→ **Task instructions**: Render the rows below as a numbered list, dropping any blank lines and leaving the pictures out.

→ **Exercise materials**:
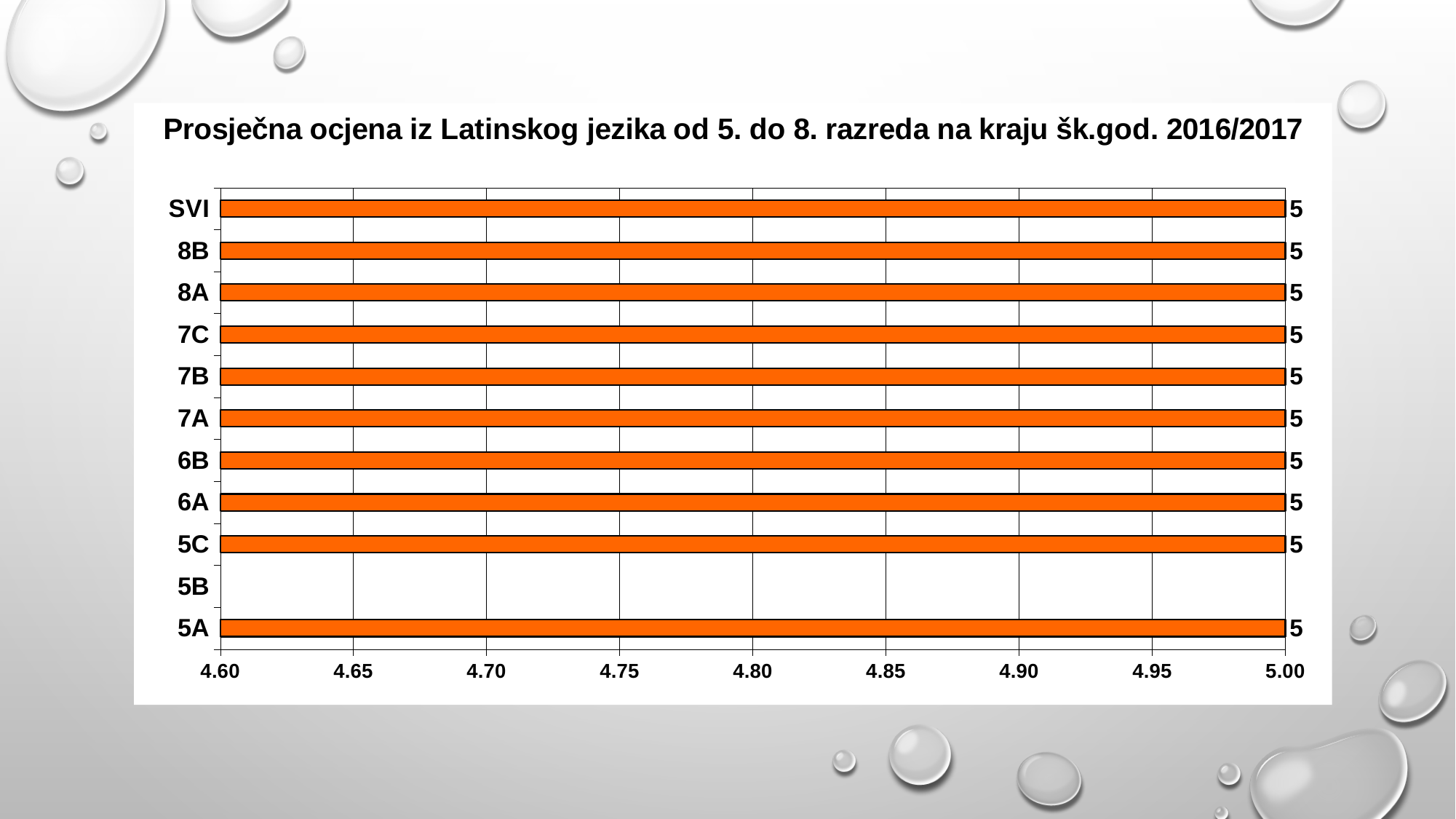
What is the title of the chart? Prosječna ocjena iz Latinskog jezika od 5. do 8. razreda na kraju šk.god. 2016/2017 What is the difference between the values for 6A and 8A? 0 What is the value for SVI? 5 What is the lowest value shown on the horizontal axis? 4.60 What is the value for 5A? 5 What is the value for 8B? 5 Which category has no bar plotted? 5B How many bars are plotted in the chart? 10 Is the value for 7B greater or less than 4.80? greater What kind of chart is shown? bar chart What is the value for 7C? 5 How many categories are listed on the vertical axis? 11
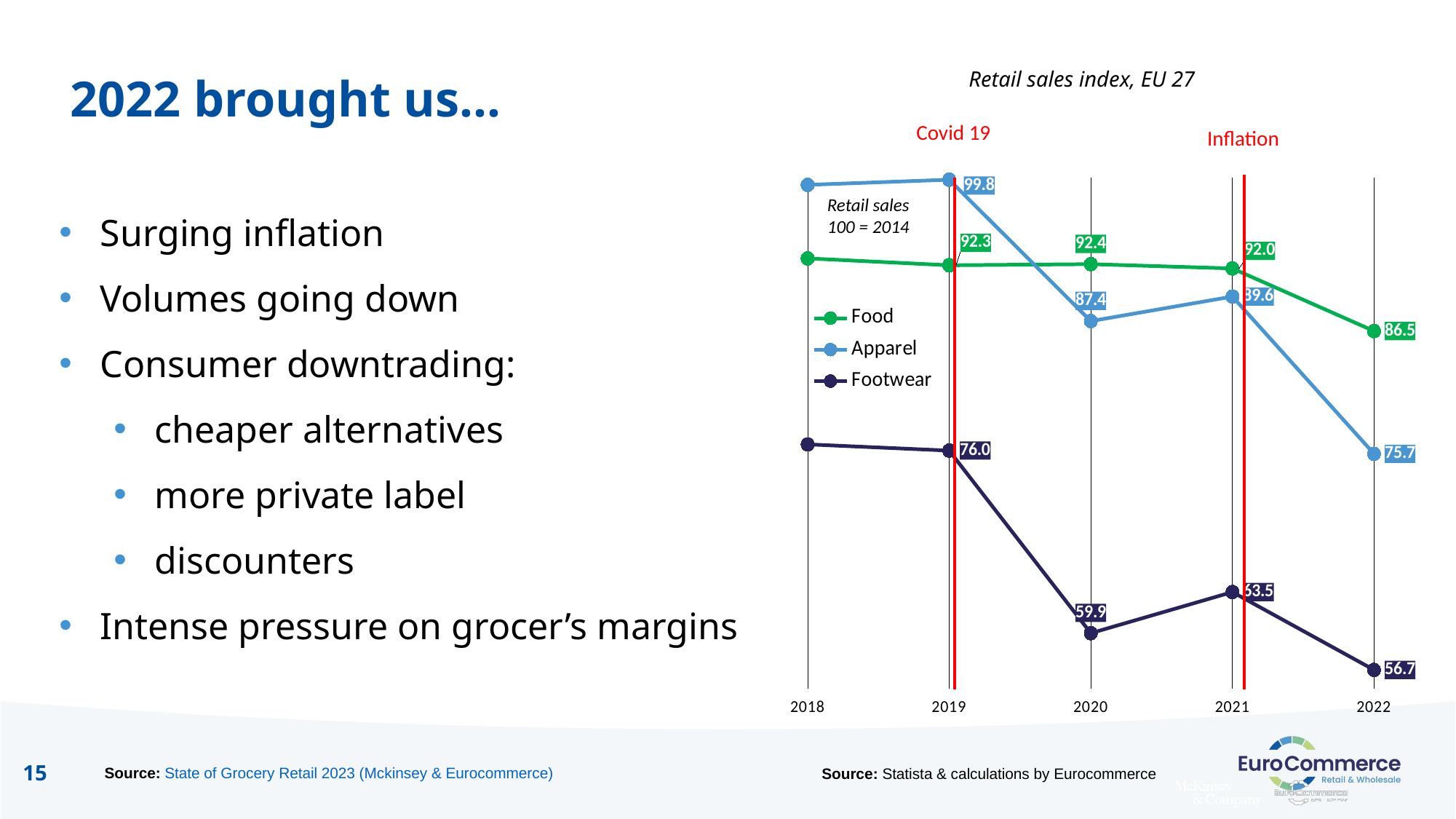
What is the Apparel retail sales index value in 2019? 99.8 What is the Footwear retail sales index value in 2020? 59.9 Which is larger in 2021, the Food value or the Apparel value? Food What is the Apparel retail sales index value in 2022? 75.7 Does the Footwear series rise or fall from 2019 to 2022 overall? Fall How many years are shown on the x axis of the chart? 5 Which series has the highest value in 2019? Apparel Which series has the lowest value in 2022? Footwear What is the difference between the Food and Apparel values in 2022? 10.8 How many series does the chart legend list? 3 What type of chart is shown on the slide? Line chart What is the Food retail sales index value in 2022? 86.5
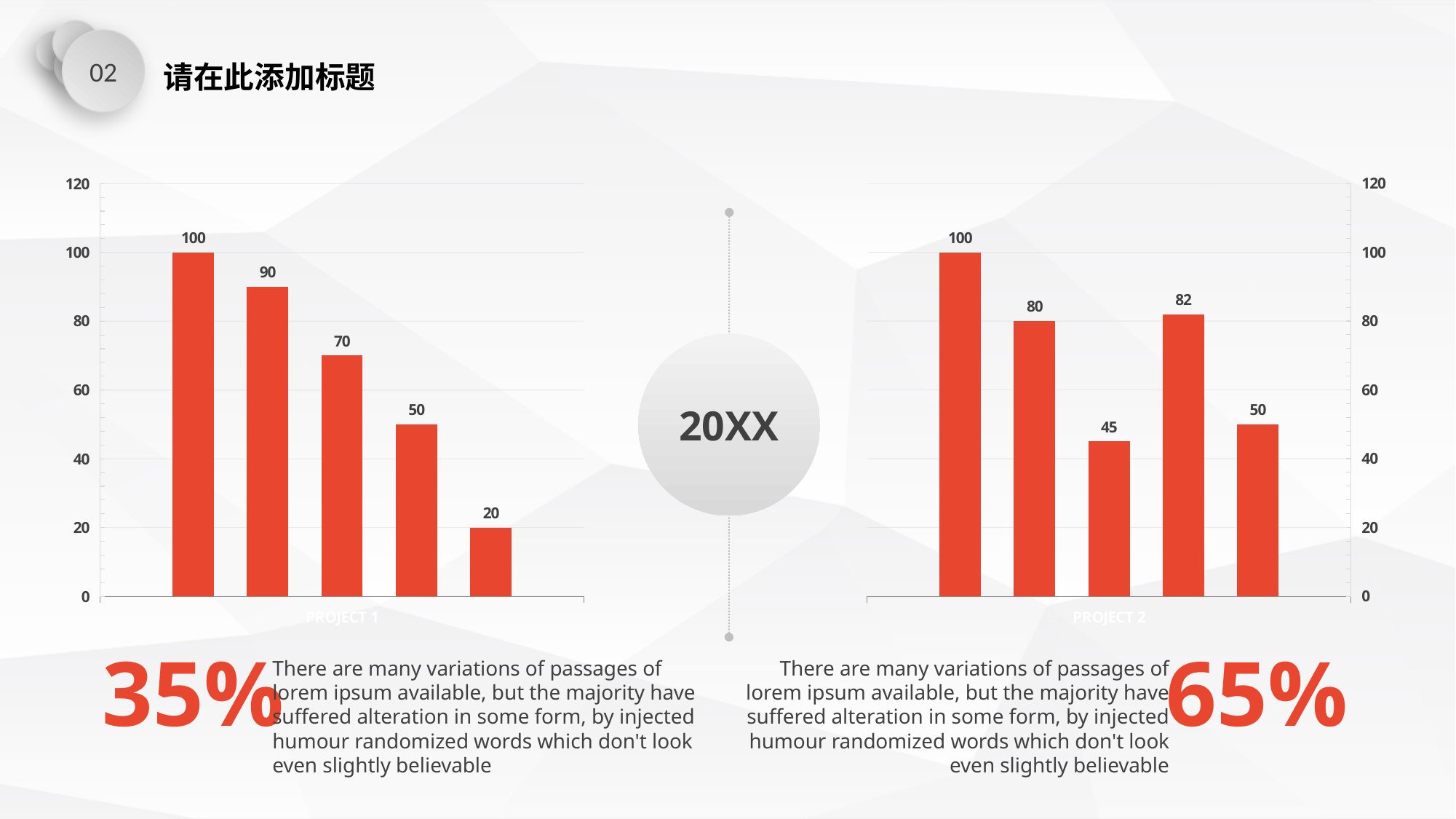
On the right chart (PROJECT 2), which is larger, the second bar or the fifth bar? The second bar (80) On the right chart (PROJECT 2), what is the difference between the second bar (80) and the fourth bar (82)? 2 What is the maximum value shown on the vertical axis of the right chart (PROJECT 2)? 120 On the right chart (PROJECT 2), what is the value of the third bar? 45 On the left chart (PROJECT 1), what is the value of the last bar? 20 On the right chart (PROJECT 2), which bar has the lowest value? The third bar (45) On the left chart (PROJECT 1), what is the difference between the first bar and the last bar? 80 On the left chart (PROJECT 1), what is the value of the first bar? 100 On the left chart (PROJECT 1), do the bar values rise or fall from left to right? Fall On the right chart (PROJECT 2), what is the value of the fourth bar? 82 What type of chart is shown on the left side of the slide? Bar chart On the left chart (PROJECT 1), how many bars are plotted? 5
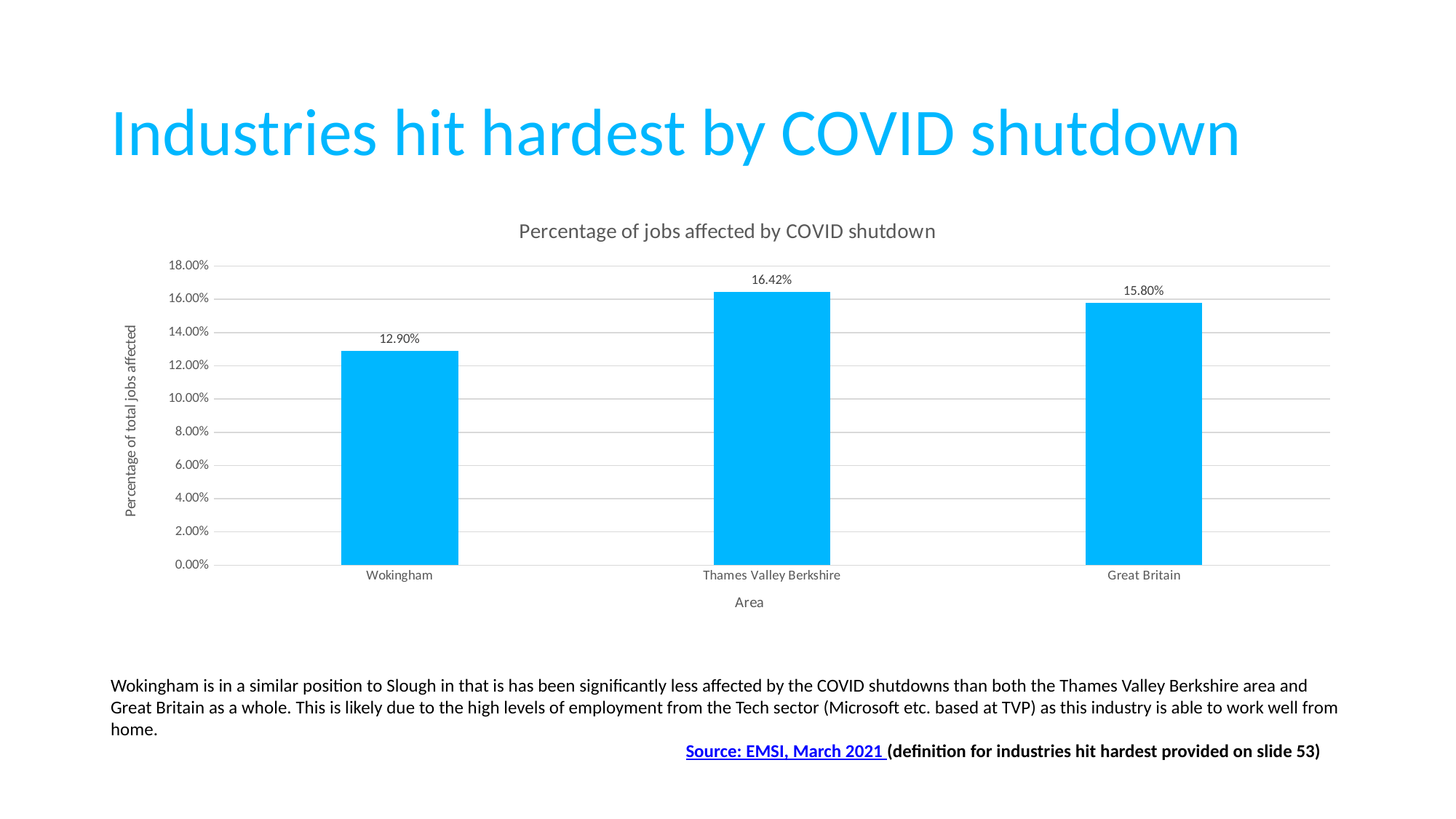
What is the percentage of jobs affected by COVID shutdown for Thames Valley Berkshire? 16.42% What kind of chart is shown on the slide? Bar chart What is the difference between the percentage of jobs affected in Thames Valley Berkshire and in Wokingham? 3.52% What is the difference between the percentage of jobs affected in Great Britain and in Wokingham? 2.90% Which area has the lowest percentage of jobs affected by COVID shutdown? Wokingham Which area has the highest percentage of jobs affected by COVID shutdown? Thames Valley Berkshire Which has a higher percentage of jobs affected by COVID shutdown, Great Britain or Wokingham? Great Britain How many areas are shown in the chart? 3 What is the title of the chart? Percentage of jobs affected by COVID shutdown What is the percentage of jobs affected by COVID shutdown for Great Britain? 15.80% What is the percentage of jobs affected by COVID shutdown for Wokingham? 12.90% Is the value for Wokingham greater or less than 14.00%? less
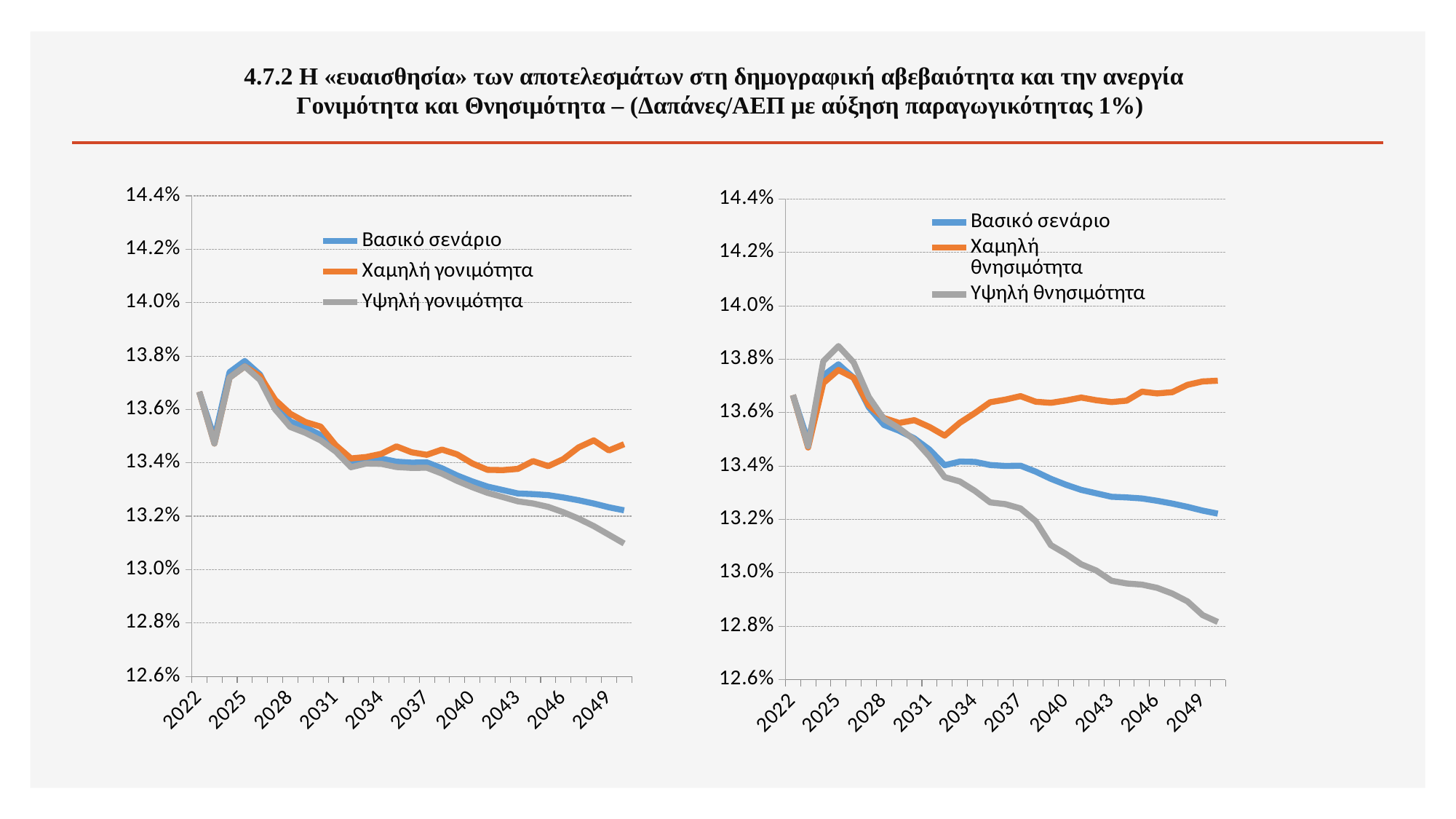
In the left chart (fertility scenarios), is the value for Χαμηλή γονιμότητα in 2049 greater or less than 13.4%? greater In the left chart (fertility scenarios), is the value for Υψηλή γονιμότητα in 2049 greater or less than 13.2%? less In the left chart (fertility scenarios), which series is higher in 2049: Χαμηλή γονιμότητα or Υψηλή γονιμότητα? Χαμηλή γονιμότητα What kind of chart is the left chart (fertility scenarios)? Line chart In the left chart (fertility scenarios), does the Βασικό σενάριο line rise or fall from 2025 to 2049? Fall In the right chart (mortality scenarios), which series is higher in 2049: Χαμηλή θνησιμότητα or Υψηλή θνησιμότητα? Χαμηλή θνησιμότητα In the right chart (mortality scenarios), does the Υψηλή θνησιμότητα line rise or fall from 2025 to 2049? Fall In the right chart (mortality scenarios), is the value for Υψηλή θνησιμότητα in 2049 greater or less than 13.0%? less In the right chart (mortality scenarios), what colour is the Βασικό σενάριο line? Blue How many series does the legend of the left chart (fertility scenarios) list? 3 How many series does the legend of the right chart (mortality scenarios) list? 3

→ **Result of the task**:
1. What is the title of the chart? Prosječna ocjena iz Latinskog jezika od 5. do 8. razreda na kraju šk.god. 2016/2017 What is the difference between the values for 6A and 8A? 0 What is the value for SVI? 5 What is the lowest value shown on the horizontal axis? 4.60 What is the value for 5A? 5 What is the value for 8B? 5 Which category has no bar plotted? 5B How many bars are plotted in the chart? 10 Is the value for 7B greater or less than 4.80? greater What kind of chart is shown? bar chart What is the value for 7C? 5 How many categories are listed on the vertical axis? 11
2. What is the Apparel retail sales index value in 2019? 99.8 What is the Footwear retail sales index value in 2020? 59.9 Which is larger in 2021, the Food value or the Apparel value? Food What is the Apparel retail sales index value in 2022? 75.7 Does the Footwear series rise or fall from 2019 to 2022 overall? Fall How many years are shown on the x axis of the chart? 5 Which series has the highest value in 2019? Apparel Which series has the lowest value in 2022? Footwear What is the difference between the Food and Apparel values in 2022? 10.8 How many series does the chart legend list? 3 What type of chart is shown on the slide? Line chart What is the Food retail sales index value in 2022? 86.5
3. On the right chart (PROJECT 2), which is larger, the second bar or the fifth bar? The second bar (80) On the right chart (PROJECT 2), what is the difference between the second bar (80) and the fourth bar (82)? 2 What is the maximum value shown on the vertical axis of the right chart (PROJECT 2)? 120 On the right chart (PROJECT 2), what is the value of the third bar? 45 On the left chart (PROJECT 1), what is the value of the last bar? 20 On the right chart (PROJECT 2), which bar has the lowest value? The third bar (45) On the left chart (PROJECT 1), what is the difference between the first bar and the last bar? 80 On the left chart (PROJECT 1), what is the value of the first bar? 100 On the left chart (PROJECT 1), do the bar values rise or fall from left to right? Fall On the right chart (PROJECT 2), what is the value of the fourth bar? 82 What type of chart is shown on the left side of the slide? Bar chart On the left chart (PROJECT 1), how many bars are plotted? 5
4. What is the percentage of jobs affected by COVID shutdown for Thames Valley Berkshire? 16.42% What kind of chart is shown on the slide? Bar chart What is the difference between the percentage of jobs affected in Thames Valley Berkshire and in Wokingham? 3.52% What is the difference between the percentage of jobs affected in Great Britain and in Wokingham? 2.90% Which area has the lowest percentage of jobs affected by COVID shutdown? Wokingham Which area has the highest percentage of jobs affected by COVID shutdown? Thames Valley Berkshire Which has a higher percentage of jobs affected by COVID shutdown, Great Britain or Wokingham? Great Britain How many areas are shown in the chart? 3 What is the title of the chart? Percentage of jobs affected by COVID shutdown What is the percentage of jobs affected by COVID shutdown for Great Britain? 15.80% What is the percentage of jobs affected by COVID shutdown for Wokingham? 12.90% Is the value for Wokingham greater or less than 14.00%? less
5. In the left chart (fertility scenarios), is the value for Χαμηλή γονιμότητα in 2049 greater or less than 13.4%? greater In the left chart (fertility scenarios), is the value for Υψηλή γονιμότητα in 2049 greater or less than 13.2%? less In the left chart (fertility scenarios), which series is higher in 2049: Χαμηλή γονιμότητα or Υψηλή γονιμότητα? Χαμηλή γονιμότητα What kind of chart is the left chart (fertility scenarios)? Line chart In the left chart (fertility scenarios), does the Βασικό σενάριο line rise or fall from 2025 to 2049? Fall In the right chart (mortality scenarios), which series is higher in 2049: Χαμηλή θνησιμότητα or Υψηλή θνησιμότητα? Χαμηλή θνησιμότητα In the right chart (mortality scenarios), does the Υψηλή θνησιμότητα line rise or fall from 2025 to 2049? Fall In the right chart (mortality scenarios), is the value for Υψηλή θνησιμότητα in 2049 greater or less than 13.0%? less In the right chart (mortality scenarios), what colour is the Βασικό σενάριο line? Blue How many series does the legend of the left chart (fertility scenarios) list? 3 How many series does the legend of the right chart (mortality scenarios) list? 3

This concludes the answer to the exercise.